The idea is to improve the structure of the dictionary without losing the easiness to view and edit the dictionary.
The current structure of dictionaries 'keyworder.lan.dicN' is a set class labels, where each class is defined by a single line of any length:
j class_label:kj/w1\n-gram1/....../wi\n-grami/
where j is the class index, kj is the constant of the class j, wi is the weight of the n-gram i.
The function strstr(s1,s2) is used to search a term (n-gram) inside each line of the dictionary.
The term searched is delimited with one slash at the beginning and one backslash at the end: /searched n-gram\ , so the string s1 contains the line "j class_label:kj/w1\n-gram1/....../wi\n-grami/" and the s2 contains the searched term: "\searched n-gram/"
Of course, it is a very simple solution but allows a simple and robust algorithm, and gives the possibility to search the root of words very easily. For example: The term 'power' delimited as "\power" will be found in the line of the dictionary "/w1\powerful/.....". This is a basic solution but requires only a fast stemming operation of the searched term.

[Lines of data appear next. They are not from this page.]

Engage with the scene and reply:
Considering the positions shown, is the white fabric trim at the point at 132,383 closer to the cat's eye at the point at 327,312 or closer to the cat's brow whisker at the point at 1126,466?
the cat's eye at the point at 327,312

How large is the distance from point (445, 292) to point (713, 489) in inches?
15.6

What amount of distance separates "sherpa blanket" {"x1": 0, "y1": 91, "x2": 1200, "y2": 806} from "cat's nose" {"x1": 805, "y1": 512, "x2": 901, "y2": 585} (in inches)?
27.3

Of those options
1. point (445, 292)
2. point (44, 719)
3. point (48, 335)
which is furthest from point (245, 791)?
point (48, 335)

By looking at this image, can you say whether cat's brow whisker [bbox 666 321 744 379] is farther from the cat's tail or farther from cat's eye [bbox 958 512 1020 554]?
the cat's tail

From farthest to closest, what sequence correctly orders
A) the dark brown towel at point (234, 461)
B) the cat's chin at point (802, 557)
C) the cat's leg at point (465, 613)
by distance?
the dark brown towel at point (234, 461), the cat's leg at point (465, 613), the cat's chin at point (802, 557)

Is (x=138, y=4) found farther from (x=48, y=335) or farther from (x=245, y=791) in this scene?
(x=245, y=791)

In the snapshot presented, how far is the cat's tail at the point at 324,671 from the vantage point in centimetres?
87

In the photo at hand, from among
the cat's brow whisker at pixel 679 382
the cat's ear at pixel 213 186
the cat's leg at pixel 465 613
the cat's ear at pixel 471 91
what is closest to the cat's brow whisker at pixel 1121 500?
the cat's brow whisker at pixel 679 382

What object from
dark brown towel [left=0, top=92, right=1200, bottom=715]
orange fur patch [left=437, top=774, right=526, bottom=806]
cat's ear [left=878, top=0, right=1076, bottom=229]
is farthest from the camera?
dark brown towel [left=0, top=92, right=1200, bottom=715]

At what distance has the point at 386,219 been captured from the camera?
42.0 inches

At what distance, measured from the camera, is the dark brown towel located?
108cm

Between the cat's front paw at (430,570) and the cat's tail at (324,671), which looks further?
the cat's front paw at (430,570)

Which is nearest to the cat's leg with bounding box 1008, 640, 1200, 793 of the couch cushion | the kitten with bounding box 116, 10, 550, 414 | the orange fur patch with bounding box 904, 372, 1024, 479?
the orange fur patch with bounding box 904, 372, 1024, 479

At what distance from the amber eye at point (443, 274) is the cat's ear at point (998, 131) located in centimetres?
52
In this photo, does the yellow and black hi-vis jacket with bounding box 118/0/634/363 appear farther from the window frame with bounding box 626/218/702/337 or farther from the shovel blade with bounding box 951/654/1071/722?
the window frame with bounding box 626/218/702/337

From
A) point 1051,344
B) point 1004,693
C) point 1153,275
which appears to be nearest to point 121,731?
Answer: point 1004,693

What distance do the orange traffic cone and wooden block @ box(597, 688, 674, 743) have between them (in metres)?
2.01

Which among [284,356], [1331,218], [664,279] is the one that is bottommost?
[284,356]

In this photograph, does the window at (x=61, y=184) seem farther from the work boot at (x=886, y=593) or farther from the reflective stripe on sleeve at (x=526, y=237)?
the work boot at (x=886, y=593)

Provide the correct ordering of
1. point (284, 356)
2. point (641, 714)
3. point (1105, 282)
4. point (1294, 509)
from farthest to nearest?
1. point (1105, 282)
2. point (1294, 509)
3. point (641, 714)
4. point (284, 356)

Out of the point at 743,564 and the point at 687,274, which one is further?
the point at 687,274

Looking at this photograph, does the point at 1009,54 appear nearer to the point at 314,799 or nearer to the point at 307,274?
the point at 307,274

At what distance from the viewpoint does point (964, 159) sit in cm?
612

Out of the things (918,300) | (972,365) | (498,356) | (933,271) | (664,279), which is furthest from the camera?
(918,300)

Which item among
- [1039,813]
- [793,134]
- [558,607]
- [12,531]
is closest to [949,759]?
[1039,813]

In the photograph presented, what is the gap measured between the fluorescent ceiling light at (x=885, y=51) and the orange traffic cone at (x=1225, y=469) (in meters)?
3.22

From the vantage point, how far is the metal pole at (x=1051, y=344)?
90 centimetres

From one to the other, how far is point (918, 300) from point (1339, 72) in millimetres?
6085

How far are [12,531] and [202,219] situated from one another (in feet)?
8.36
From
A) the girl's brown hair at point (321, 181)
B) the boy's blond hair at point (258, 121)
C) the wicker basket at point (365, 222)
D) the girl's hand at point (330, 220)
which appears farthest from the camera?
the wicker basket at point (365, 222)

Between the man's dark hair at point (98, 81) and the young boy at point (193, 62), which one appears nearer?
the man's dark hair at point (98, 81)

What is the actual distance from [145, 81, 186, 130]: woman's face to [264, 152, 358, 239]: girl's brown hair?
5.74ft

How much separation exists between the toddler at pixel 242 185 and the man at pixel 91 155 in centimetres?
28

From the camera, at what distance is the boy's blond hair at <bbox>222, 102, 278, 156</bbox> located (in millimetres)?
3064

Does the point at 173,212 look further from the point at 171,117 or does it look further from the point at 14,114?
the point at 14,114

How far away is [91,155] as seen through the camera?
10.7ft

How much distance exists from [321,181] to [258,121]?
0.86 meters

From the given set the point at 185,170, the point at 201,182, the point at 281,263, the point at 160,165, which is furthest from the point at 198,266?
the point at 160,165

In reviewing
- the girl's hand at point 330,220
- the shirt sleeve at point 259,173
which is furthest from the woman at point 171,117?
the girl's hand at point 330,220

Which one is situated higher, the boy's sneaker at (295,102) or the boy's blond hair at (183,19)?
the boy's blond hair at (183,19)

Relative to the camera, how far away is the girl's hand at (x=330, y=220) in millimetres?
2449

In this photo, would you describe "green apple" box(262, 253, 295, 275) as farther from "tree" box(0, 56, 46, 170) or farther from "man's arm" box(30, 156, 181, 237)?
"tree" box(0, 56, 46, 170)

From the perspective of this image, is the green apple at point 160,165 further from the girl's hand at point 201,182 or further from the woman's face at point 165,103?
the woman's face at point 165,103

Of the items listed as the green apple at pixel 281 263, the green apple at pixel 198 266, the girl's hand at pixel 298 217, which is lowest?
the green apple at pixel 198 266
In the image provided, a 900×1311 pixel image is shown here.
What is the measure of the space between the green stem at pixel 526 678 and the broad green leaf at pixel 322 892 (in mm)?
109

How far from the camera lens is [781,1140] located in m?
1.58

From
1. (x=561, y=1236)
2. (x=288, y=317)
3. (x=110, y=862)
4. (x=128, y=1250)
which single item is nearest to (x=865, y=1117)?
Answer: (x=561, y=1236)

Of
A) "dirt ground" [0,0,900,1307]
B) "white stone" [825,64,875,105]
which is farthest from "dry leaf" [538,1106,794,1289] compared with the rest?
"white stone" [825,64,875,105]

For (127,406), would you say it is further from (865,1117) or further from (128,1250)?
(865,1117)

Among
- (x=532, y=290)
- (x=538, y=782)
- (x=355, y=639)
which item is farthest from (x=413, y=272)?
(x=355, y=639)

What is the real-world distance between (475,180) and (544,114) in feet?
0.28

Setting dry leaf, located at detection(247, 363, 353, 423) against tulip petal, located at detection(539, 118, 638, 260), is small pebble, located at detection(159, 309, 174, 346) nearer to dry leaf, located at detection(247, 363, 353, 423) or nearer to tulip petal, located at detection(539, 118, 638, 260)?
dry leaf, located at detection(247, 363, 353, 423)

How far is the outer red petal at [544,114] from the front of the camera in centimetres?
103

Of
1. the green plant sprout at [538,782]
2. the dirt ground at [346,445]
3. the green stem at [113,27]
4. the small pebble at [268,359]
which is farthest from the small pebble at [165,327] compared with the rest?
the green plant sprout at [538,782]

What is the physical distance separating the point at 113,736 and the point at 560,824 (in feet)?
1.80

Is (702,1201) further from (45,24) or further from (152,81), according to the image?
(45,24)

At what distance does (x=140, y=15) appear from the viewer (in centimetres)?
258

The biggest inconvenient of strstr() in our case is that the backslash '\' of s2 is searched in the n-gram and weight of s1. Example: for the string s2 "\thermal/" and the string s1 "/8\powerful/5\system/9\thermal/" , the backslash '\' will be searched all along powerfull/5 and system/9, that is a wast of time because we know it cannot be present in the n-grams and weights.
One solution is to store the length of each term/n-gram and to used this length to compute the position of the next term/n-gram.
Example of structure:
j class_label:kj/w1l1\n-gram1/....../wili\n-grami/ where the length li of each term is coded on 2 digits.
Our previous string s1 becomes:
/808\powerful/506\system/907\thermal/
Another example of structure:
j class_label:kj/w1\l1n-gram1/....../wi\lin-grami/ where the length li of each term is coded on 2 digits too.
Our previous string s1 becomes:
/8\08powerful/5\06system/9\07thermal/
For both examples, the term "powerful" has a length of 8 characters, so we know the next term is at the position i=i+8+5 ; (the value 5 is for the sequence /808\ of the first structure or /8\08 of the second structure).
For the second example the search algorithm (simplified) could be:
let index=0;
while s1[index] does not equal '\'
let index=index+1;
do
{
{
let length=val(s1[index+1],s1[index+2]);
if s1[index+3,index+3+length] equals s2
{
{
let weight=val(s1[index-1]);
return weight;
}
}
else
index=index+length+5;
}
}
while s1[index] does not equal EOL;
Note 1: The first loop is not required if we take care to store the length of the class label.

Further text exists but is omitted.